■ TEXTE SOURCE ■
• • • • •
Détail d’une carte réalisée en 1688 par Jean-Baptiste Franquelin et conservée à la Library of Congress à Washington sous l’appellation: Carte de l'Amerique Septentrionnale: depuis le 25, jusqu'au 65⁰ deg. de latt. & environ 140, & 235 deg. de longitude/par Iean Baptiste Louis Franquelin, hydrographe du roy, à Québec en Canada.
— Library of Congress
Champlain, Franquelin, Deshayes, Cook, Bouchette père et fils, Duberger, Bayfield et Dumais: ces grands arpenteurs et cartographes dans l’histoire du Québec possédaient aussi un réel talent de dessinateur de paysages.
C’est à la découverte de plusieurs de ces artistes de paysages que convie, avec sa nouvelle carte-récit, le professeur associé du Département des sciences géomatiques de l’Université Laval, Rock Santerre. L’an dernier, il avait publié Recueil de plans d’arpentage d’Amérique du Nord française. Cette fois, son opus récemment mis en ligne s’intitule Arpenteurs et cartographes: artistes de paysages du Québec.
«L’idée de créer des cartes-récits est venue de la Bibliothèque et de collègues du département qui connaissaient mon intérêt pour l’histoire, explique-t-il. J’ai sept cartes-récits à mon actif.»
Ce document numérique contient une centaine d’images représentant une soixantaine de lieux situés aux quatre coins du territoire. L’image d’origine vient souvent avec des dessins d’autres siècles sur le même sujet, y compris des photographies d’aujourd’hui. Dans l’histoire, ces dessins de paysages accompagnaient souvent les cartes topographiques et les cartes marines. Certaines de ces images ont été colorisées et parfois rehaussées à l’aide d’applications informatiques.
«Les cartes marines étaient accompagnées de nombreux paysages, comme les pics, les sommets visibles et les phares, qui servaient de points de repère aux navigateurs, raconte le professeur. Les cartographes indiquaient la profondeur de l’eau, surtout sur les cartes marines. Au 19e siècle, Henry Wolsey Bayfield ajoutait souvent à ses cartes des dessins de paysages et de la côte pour permettre aux navigateurs de s’orienter. Aujourd’hui, les cartes marines sont complétées par des instructions nautiques illustrées par des photos des lieux.»
La carte-récit est dotée d'un outil de géolocalisation qui permet, à l'aide d'un zoom, de situer tel ou tel lieu dans sa région. Chaque fiche comprend également une image satellitaire actuelle Google Maps, ainsi qu’une image panoramique Google Street View. Un outil SIG de la société Esri, que la Bibliothèque de l’Université exploite sous licence, a permis la réalisation de la carte-récit.
La science et l’art réunis
«On retrouve environ 25 personnes dans cette carte-récit, souligne Rock Santerre. Jusqu’en 1915, il y a eu environ 800 arpenteurs-géomètres en territoire québécois, dont 75 pour la période de la Nouvelle-France. Il y en avait probablement d’autres qui étaient aussi des artistes, mais leurs œuvres ne se sont pas rendues à nous aujourd’hui.»
• • • • •
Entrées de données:

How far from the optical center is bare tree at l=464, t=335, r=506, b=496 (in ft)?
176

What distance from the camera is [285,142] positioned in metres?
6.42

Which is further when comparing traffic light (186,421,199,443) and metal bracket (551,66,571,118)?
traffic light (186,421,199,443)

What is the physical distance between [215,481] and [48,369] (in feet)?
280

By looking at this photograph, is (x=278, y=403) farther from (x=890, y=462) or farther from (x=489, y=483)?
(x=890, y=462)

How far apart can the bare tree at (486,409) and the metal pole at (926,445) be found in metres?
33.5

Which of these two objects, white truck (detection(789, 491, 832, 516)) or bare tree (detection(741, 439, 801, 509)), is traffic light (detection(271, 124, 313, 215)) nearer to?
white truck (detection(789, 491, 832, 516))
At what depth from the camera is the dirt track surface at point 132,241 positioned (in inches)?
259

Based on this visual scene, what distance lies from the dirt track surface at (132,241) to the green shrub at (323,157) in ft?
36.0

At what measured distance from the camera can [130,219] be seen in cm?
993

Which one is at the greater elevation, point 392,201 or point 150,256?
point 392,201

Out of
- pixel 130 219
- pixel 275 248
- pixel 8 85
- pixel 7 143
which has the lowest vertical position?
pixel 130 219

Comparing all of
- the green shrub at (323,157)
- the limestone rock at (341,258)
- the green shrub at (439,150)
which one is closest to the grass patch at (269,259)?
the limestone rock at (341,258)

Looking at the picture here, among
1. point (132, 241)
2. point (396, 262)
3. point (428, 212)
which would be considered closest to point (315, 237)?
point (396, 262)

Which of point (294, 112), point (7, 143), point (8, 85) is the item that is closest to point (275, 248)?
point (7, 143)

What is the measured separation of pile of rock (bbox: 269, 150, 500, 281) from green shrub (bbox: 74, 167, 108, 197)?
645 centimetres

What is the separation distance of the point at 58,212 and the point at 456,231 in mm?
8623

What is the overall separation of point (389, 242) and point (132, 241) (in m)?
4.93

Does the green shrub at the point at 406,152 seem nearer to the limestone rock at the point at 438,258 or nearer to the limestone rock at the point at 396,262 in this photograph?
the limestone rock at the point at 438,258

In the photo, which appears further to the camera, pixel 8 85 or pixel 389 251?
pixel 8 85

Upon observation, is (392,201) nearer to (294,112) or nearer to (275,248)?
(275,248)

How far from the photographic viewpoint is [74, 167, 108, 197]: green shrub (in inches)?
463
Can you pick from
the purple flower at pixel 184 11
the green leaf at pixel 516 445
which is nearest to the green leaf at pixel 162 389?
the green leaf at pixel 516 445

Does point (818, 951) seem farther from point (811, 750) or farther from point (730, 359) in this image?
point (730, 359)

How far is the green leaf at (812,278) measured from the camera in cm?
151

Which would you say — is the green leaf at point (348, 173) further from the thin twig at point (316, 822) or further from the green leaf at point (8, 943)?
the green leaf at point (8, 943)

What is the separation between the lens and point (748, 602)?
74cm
• • • • •
■ TÂCHE DEMANDÉE A ■
Dans l'article sur la carte-récit des arpenteurs, énumérez les paysages qui, selon le professeur, accompagnaient les cartes marines et servaient de points de repère aux navigateurs.
■ TÂCHE DEMANDÉE B ■
Rédigez la suite de l'article sur la carte-récit des arpenteurs, en reprenant après sa dernière phrase.

■ RÉSULTAT OBTENU A ■
Les pics, les sommets visibles et les phares.

■ RÉSULTAT OBTENU B ■
Dans le passé, la formation d’arpenteur-géomètre comprenait des cours de dessin technique et de cartographie pour effectuer des plans et des cartes à l’échelle, essentiellement en deux dimensions. «Le but était de pouvoir effectuer des mesures précises de distance et de superficie à partir de ceux-ci, indique-t-il. Notons que des croquis, souvent en deux dimensions, mais aussi parfois dessinés en perspective dans les carnets d’arpentage de plusieurs arpenteurs, sont dignes de mention.»
En Nouvelle-France, les arpenteurs étaient formés au Collège des Jésuites de Québec ou en effectuant une cléricature avec un mentor, ou bien ils arrivaient avec une formation acquise en France. Sous le régime anglais, les arpenteurs étaient formés en s’associant à des mentors.
«Il n’y avait pas de cours de dessin artistique dans la formation, précise le professeur. Les Franquelin, Bouchette et Dumais avaient assurément un talent naturel d’artiste.»
«Pour la période de la Nouvelle-France, dit-il, Jean-Baptiste Franquelin est considéré comme le plus talentueux et le plus artistique des cartographes. Il a dessiné une carte du fleuve Saint-Laurent vers 1685. Au 19e siècle, Joseph Bouchette et ses fils ont formé l'une des grandes familles d’arpenteurs-géomètres et de cartographes de leur temps, et ils se sont aussi démarqués par leur grand talent artistique. Plus récemment, Pascal-Horace Dumais a été très prolifique par ses nombreux dessins de paysages. Il a même produit des plans d’arpentage accompagnés de ses dessins.
Rock Santerre qualifie Dumais de précurseur des cartes-récits numériques d’aujourd’hui. «Mon coup de cœur, ajoute-t-il, est le dessin qu’il a réalisé en 1901 montrant un camp forestier près de la ville de La Tuque. On y voit le chemin de fer déjà construit, un homme conduisant un traîneau transportant des billes de bois et quelques bâtiments.»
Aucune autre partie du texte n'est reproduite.